In his speech on the “state of the union” Bush barely mentioned Hurricane Katrina and the virtual destruction of one of America’s major cities. He failed to note that tens of thousands of New Orleans citizens remain scattered and displaced five months after the disaster.

The crisis on the Gulf Coast is perhaps the most obvious, but it is only one of the social catastrophes which did not rate a mention in the president’s speech. Over the last several months General Motors and Ford announced the shutdown of dozens of factories and the destruction of 60,000 jobs in North America, adding to the list of major corporations that are destroying higher paying manufacturing jobs, while moving operations to low-cost regions of the world. Nor did he take note of the growing list of corporations, including such profitable giants as IBM, that are freezing or ending pension plans, confronting millions of retirees with the prospect of economic desperation and poverty.

Nor was there any acknowledgement of the devastating consequences of the Bush administration’s glorification of the “marketplace” as revealed in the rash of coal mine disasters in West Virginia, which have now claimed the lives of 16 miners. The administration’s efforts to undermine the Mine Safety and Health Administration and stack its top leadership with former coal bosses paved the way for the owners of the Sago Mine to continue operations, despite hundreds of serious safety violations.

In response to nativist elements within his own party, Bush unwittingly pointed to the degree to which American capitalism has become dependent on the unbridled exploitation of the working class, particularly immigrants from Latin America and Asia who are forced to work for the lowest wages. “We hear that claims that immigrants are somehow bad for the economy,” he said, “even though this economy could not function without them.”

Towards the end of his speech Bush said, “Even in the face of higher energy prices and natural disasters, the American people have turned in an economic performance that is the envy of the world.” The reality is that the American model of “free market” policies and deregulation is looked upon with fear and disgust by working people in Europe, Latin America and many other parts of the world. It would be more accurate to say that the level of social inequality in America is the envy of ruling elites of much of the world, who would like nothing more than to impose such conditions in their own countries.

Just days before the State of the Union speech, the New York Times reported, “New government data indicate that the concentration of corporate wealth among the highest-income Americans grew significantly in 2003, as a trend that began in 1991 accelerated in the first year that President Bush and Congress cut taxes on capital.”

Citing a Congressional Budget Office analysis of the latest income tax data, the Times reported that in 2003 the top 1 percent of households owned 57.5 percent of the corporate wealth, up from 53.4 percent the year before. The top group’s share of corporate wealth had grown by half since 1991, when it was 38.7 percent.

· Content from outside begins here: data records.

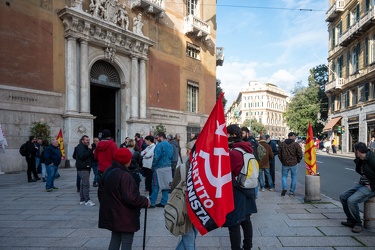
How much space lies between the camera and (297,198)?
8203mm

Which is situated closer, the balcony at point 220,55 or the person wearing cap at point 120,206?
the person wearing cap at point 120,206

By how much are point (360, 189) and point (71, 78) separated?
13.8 m

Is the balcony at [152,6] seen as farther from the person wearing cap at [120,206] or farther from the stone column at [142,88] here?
the person wearing cap at [120,206]

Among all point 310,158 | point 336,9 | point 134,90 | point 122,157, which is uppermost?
point 336,9

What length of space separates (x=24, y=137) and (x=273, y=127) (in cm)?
10034

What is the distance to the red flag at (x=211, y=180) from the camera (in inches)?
125

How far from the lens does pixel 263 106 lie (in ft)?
333

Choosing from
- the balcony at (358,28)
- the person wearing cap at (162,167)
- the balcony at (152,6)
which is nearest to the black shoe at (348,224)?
the person wearing cap at (162,167)

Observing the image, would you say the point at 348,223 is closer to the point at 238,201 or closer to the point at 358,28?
the point at 238,201

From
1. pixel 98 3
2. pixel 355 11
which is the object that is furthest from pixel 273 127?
pixel 98 3

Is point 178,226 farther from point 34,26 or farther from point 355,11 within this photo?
point 355,11

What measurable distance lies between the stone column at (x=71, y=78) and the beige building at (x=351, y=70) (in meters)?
23.9

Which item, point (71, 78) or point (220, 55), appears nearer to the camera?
point (71, 78)

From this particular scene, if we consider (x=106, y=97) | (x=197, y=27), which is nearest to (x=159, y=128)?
(x=106, y=97)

Another report by the Center on Budget and Policy Priorities and the Economic Policy Institute noted that the incomes of the richest fifth of families grew by $45,100, or nearly 59 percent—to an average of $122,150—over the past 20 years, while the poorest 20 percent of families nationally grew by an average of $2,660, or 19 percent, in the same period. The greatest disparity between rich and poor was in New York, where the top 20 percent of wage earners had average incomes 8.1 times larger than the poorest 20 percent. Texas had only a slightly smaller gap.

On the same day as Bush’s address, the US Labor Department issued a report showing that the living standards of American workers continue to decline, even as corporate giants rake in record profits and CEOs reward themselves with multi-million-dollar salaries and bonuses. According to the Labor Department, wages and benefits for civilian workers rose in 2005 by the smallest amount in nine years. The 3.1 percent rise in employee compensation was not enough to keep up with inflation, resulting in a fall in compensation, in real terms, of 0.3 percent—the first such decline since 1996.